Total property return
Description: TPR is the ungeared combined income and capital return from our portfolio of standing investments held throughout the year. It is an important measure of the success of our strategy in terms of asset selection and management. MSCI Real Estate prepares the calculation, as well as providing benchmark TPR data for similar properties in their wider universe. We aim to outperform the benchmark over the long term. Details on how TPR impacts short- and long-term incentives are provided on pages 126 to 127.
Our performance: The TPR of the Group’s standing assets held throughout 2022 was -10.3 per cent (2021: +33.7 per cent). The UK portfolio generated a TPR of -13.0 per cent, performing ahead of the benchmark calculated by MSCI Real Estate UK All Industrial Quarterly of -14.6 per cent. The TPR of our Continental Europe portfolio was -5.4 per cent. Benchmark data for Continental Europe will be received later in the year.
Total accounting return
What it is: TAR is the growth in Adjusted NAV per share plus dividends paid, expressed as a percentage of Adjusted NAV per share at 31 December 2021. It measures the return on capital and is a key metric used in setting the long-term incentive plan remuneration for both the Executive Directors and senior managers.
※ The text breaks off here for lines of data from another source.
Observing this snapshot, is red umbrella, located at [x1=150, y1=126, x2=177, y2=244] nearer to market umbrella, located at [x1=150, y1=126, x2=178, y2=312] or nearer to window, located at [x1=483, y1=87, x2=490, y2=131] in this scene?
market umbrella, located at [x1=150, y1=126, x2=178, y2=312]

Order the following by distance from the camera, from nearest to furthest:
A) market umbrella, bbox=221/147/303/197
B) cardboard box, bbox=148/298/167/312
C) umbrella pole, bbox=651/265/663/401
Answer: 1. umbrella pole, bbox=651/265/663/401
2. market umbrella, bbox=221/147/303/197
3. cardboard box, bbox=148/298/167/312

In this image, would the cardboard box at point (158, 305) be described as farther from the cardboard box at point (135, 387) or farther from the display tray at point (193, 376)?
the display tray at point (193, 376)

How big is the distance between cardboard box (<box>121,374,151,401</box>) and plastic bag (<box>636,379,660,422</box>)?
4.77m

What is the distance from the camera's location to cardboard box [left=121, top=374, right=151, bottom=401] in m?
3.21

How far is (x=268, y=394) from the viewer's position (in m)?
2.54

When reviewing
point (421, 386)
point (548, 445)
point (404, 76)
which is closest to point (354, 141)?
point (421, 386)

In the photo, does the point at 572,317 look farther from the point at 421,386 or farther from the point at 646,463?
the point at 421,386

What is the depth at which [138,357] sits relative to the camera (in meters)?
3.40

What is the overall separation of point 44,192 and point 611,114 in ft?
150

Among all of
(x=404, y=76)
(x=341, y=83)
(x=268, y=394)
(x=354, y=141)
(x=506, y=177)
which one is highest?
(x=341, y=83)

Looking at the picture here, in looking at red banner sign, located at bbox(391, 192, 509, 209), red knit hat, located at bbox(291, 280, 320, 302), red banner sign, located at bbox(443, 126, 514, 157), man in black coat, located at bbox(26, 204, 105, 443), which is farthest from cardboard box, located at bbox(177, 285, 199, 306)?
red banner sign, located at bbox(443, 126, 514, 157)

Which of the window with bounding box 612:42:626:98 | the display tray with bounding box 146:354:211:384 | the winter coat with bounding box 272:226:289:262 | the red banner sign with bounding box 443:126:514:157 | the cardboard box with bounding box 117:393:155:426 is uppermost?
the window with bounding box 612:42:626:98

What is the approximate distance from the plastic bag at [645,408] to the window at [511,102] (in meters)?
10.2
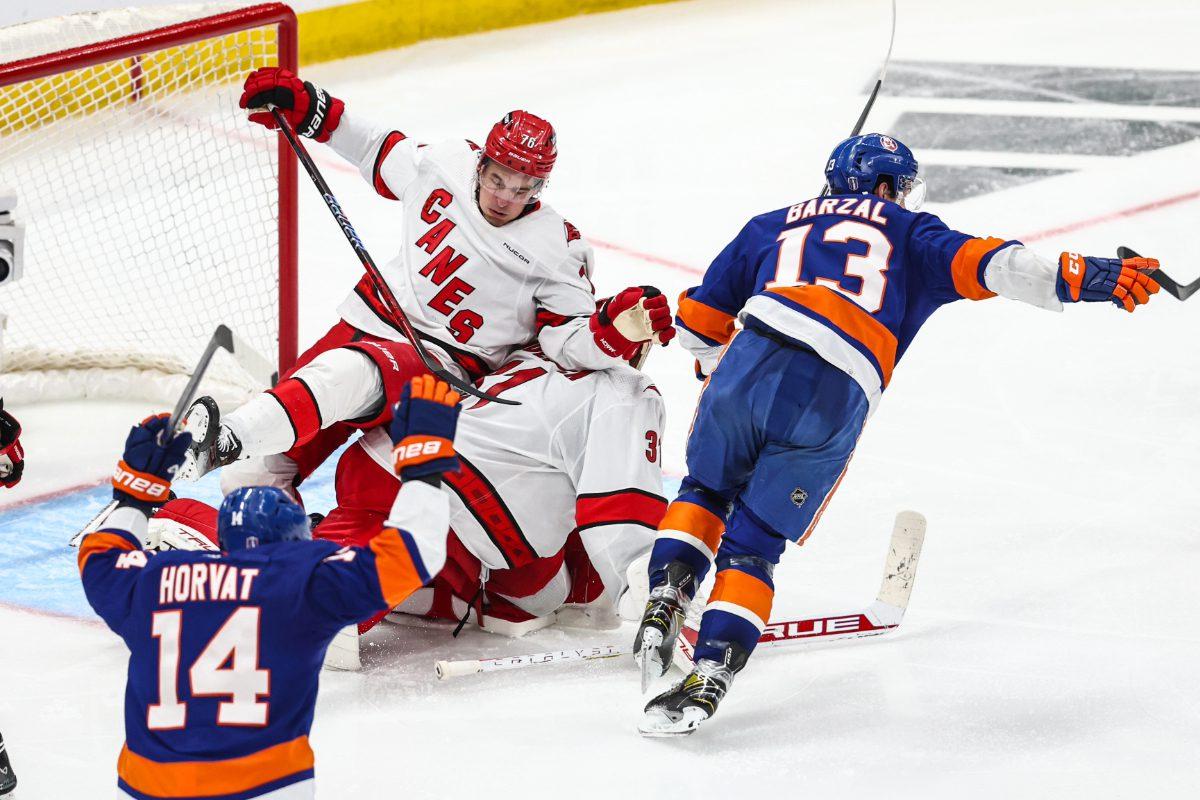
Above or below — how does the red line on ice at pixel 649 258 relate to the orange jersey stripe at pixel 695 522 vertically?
above

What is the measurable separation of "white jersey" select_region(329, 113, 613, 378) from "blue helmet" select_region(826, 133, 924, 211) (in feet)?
2.05

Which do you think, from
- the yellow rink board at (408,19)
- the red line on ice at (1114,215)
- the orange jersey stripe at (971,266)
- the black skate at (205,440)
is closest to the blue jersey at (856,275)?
the orange jersey stripe at (971,266)

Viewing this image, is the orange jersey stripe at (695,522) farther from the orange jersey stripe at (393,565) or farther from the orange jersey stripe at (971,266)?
the orange jersey stripe at (393,565)

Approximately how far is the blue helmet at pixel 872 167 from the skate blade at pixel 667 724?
105cm

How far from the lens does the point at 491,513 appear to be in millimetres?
3344

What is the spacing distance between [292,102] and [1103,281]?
1.82 meters

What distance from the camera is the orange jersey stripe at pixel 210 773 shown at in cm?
215

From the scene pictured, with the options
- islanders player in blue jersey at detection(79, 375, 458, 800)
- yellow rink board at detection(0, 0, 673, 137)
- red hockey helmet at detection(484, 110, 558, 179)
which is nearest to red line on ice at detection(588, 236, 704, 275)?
yellow rink board at detection(0, 0, 673, 137)

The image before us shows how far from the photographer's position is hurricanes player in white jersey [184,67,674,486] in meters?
3.41

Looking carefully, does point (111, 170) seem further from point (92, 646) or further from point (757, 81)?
point (757, 81)

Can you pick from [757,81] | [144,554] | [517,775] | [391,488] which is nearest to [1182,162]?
[757,81]

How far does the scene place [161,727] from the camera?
7.08 feet

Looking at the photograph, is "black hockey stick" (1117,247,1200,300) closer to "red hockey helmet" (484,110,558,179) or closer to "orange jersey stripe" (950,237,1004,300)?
"orange jersey stripe" (950,237,1004,300)

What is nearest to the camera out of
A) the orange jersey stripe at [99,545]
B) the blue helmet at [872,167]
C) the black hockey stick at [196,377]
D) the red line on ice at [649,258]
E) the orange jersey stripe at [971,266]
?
the orange jersey stripe at [99,545]
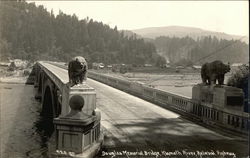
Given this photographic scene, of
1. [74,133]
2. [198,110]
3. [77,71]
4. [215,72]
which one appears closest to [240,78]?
[198,110]

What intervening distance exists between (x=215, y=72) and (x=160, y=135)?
5.13 meters

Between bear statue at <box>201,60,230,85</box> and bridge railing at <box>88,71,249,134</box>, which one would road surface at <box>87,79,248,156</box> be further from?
bear statue at <box>201,60,230,85</box>

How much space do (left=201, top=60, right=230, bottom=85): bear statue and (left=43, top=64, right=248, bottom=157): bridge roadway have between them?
7.67 feet

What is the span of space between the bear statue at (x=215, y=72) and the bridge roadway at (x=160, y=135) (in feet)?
7.67

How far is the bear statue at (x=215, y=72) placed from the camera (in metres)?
17.0

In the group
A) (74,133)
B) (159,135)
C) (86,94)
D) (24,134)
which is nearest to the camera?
(74,133)

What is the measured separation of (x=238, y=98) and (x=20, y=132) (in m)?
22.1

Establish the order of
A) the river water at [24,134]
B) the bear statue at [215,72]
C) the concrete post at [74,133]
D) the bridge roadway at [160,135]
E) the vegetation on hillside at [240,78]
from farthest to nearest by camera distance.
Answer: the river water at [24,134] → the vegetation on hillside at [240,78] → the bear statue at [215,72] → the bridge roadway at [160,135] → the concrete post at [74,133]

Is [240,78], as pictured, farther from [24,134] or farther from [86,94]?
[24,134]

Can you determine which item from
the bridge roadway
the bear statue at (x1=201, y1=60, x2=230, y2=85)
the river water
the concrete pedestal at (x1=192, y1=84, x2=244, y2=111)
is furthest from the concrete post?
the river water

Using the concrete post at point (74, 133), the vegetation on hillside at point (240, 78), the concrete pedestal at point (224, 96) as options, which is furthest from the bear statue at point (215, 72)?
the concrete post at point (74, 133)

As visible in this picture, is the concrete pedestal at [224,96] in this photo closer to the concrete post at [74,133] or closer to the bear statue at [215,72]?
the bear statue at [215,72]

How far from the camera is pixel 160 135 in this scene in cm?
1400

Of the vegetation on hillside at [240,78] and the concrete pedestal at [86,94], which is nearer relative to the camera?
the concrete pedestal at [86,94]
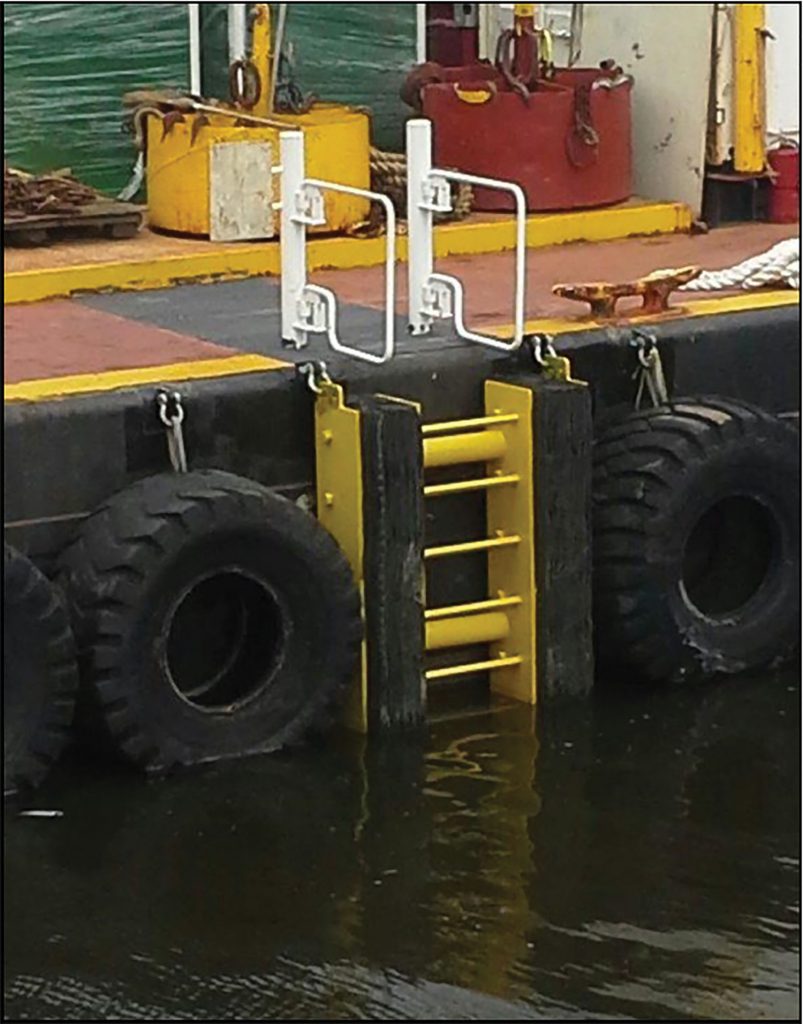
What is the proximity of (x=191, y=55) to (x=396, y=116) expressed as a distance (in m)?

Our performance: The TAR for the Group was -12.8 per cent (2021: +42.5 per cent). This performance reflects a combination of the 171 pence decrease in Adjusted NAV from 1,137 pence at December 2021 to 966 pence at 31 December 2022 and the 25.0 pence dividend (16.9 pence 2021 final dividend and 8.1 pence 2022 interim dividend) paid during the year.
Adjusted EPS (pence)
Description: Our Adjusted EPS reflects earnings from our operating business: rental income less operating, administrative and financing costs and tax. It is the primary determinant of the level of the annual dividend. IFRS EPS includes the impact of realised and unrealised changes in the valuation of our assets, which can often mask the underlying operating performance. The reconciliation between Basic EPS and Adjusted EPS can be found in Note 12(i) on page 178.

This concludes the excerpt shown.